Climate Change

Climate crisis: Madagascar drought worsens

Women, children have to walk for hours to get to food distribution points; families living on raw red cactus fruits, wild leaves and locusts 

 
By Anshika Ravi
Published: Thursday 15 July 2021

South Madagascar is experiencing its worst drought in four decades: The United Nations World Food Programme (WFP) has warned that 1.14 million people are food-insecure and 400,000 people are headed towards starvation.

Most districts in the south of the African country are in the grip of a nutrition emergency. Global acute malnutrition in children under five has almost doubled since January 2021, touching 16.5 per cent in April, according to an assessment conducted by the country’s health ministry.

The WFP has termed the situation catastrophic and stemming not from war or conflict, but from climate change. It recently said women and children “had to walk for hours” to get to the food distribution points.
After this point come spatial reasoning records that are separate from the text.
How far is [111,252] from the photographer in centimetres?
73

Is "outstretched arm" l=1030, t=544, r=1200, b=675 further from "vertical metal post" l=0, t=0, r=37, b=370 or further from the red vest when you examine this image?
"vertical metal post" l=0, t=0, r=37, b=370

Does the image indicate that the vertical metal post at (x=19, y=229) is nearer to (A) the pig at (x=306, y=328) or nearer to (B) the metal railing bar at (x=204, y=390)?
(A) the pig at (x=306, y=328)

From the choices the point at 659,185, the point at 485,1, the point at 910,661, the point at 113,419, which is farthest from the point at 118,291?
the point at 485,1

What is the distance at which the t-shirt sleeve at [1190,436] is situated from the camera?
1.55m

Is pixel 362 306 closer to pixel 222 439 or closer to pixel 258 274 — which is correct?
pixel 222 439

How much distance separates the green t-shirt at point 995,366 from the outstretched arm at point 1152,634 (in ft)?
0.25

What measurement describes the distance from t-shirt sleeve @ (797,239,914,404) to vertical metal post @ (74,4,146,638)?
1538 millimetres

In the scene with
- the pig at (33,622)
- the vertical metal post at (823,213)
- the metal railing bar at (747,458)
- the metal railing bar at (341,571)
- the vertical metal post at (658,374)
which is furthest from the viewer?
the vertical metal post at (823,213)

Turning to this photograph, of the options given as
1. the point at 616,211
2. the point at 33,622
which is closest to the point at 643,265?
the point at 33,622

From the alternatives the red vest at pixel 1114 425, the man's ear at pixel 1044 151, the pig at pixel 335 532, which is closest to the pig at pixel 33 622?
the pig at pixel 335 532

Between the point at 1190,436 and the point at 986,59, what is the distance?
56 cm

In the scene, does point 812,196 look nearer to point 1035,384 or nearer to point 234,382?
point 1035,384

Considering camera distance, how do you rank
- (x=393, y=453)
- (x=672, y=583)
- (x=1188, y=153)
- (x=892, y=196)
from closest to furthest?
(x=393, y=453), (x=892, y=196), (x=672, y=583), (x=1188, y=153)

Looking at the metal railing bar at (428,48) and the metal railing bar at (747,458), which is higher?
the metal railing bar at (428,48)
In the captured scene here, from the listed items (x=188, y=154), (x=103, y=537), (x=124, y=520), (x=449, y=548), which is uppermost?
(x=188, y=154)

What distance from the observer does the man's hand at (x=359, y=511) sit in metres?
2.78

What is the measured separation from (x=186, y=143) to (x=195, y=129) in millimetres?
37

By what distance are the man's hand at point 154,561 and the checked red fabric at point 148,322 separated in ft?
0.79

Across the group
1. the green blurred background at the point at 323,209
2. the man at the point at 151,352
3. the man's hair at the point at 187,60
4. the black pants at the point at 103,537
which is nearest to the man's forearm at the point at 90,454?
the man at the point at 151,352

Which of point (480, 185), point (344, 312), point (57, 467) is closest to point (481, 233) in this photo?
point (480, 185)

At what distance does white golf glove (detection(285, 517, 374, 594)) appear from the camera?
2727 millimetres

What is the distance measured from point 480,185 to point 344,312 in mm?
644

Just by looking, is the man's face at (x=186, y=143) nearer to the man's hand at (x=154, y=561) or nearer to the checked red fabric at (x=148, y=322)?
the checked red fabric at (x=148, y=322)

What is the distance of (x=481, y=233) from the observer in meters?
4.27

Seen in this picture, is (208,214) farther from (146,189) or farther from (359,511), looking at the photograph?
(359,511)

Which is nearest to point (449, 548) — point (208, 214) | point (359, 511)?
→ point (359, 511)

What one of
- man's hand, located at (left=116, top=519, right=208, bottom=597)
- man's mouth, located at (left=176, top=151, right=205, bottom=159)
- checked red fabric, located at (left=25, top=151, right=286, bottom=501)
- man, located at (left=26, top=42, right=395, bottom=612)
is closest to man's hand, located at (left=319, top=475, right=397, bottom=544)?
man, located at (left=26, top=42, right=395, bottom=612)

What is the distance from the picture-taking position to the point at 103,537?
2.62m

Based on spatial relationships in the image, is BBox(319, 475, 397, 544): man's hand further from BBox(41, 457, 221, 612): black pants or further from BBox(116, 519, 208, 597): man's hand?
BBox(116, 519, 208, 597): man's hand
Lola Castro, WFP’s regional director in southern Africa, said in June that the situation was “very dramatic and desperate” and that adults and children were ‘wasted’.

WFP Executive Director David Beasley said “while the region has contributed nothing to climate change, it is paying the highest price.”

The UN News quoted an official saying that families have been living on raw red cactus fruits, wild leaves and locusts for months. To help stop a preventable tragedy from unfolding, the WFP said the agency needs $78.6 million dollars to provide lifesaving food for the next season. 

Climate risk

Since 2015, the southern part of the country has experienced below average rainfall in five years. The severity of the current drought has been the fiercest since 1981, according to WFP and the Food and Agricultural Organisation (FAO).

They said harvest for 2021 of crops such as rice, maize, cassava and pulses were expected to be less than half the five-year average.

Food security challenges may get exacerbated due to rising temperatures, reduced rainfall in dry season and increased variability in the distribution of rainfall, warned the UN agencies.  

Madagascar has among the highest poverty rates in the world. It was ranked as the fourth most vulnerable nation to climate impacts in the 2020 Global Climate Risk Index.

Around 80 per cent of its population lives in rural areas. Most people in the south of the country depend on rain-fed, small-scale agriculture to survive.

But climate change has had the most disastrous repurcussions: Streams, rivers and small dams built for irrigation have dried up. In some areas, locust invasion has destroyed fields of maize.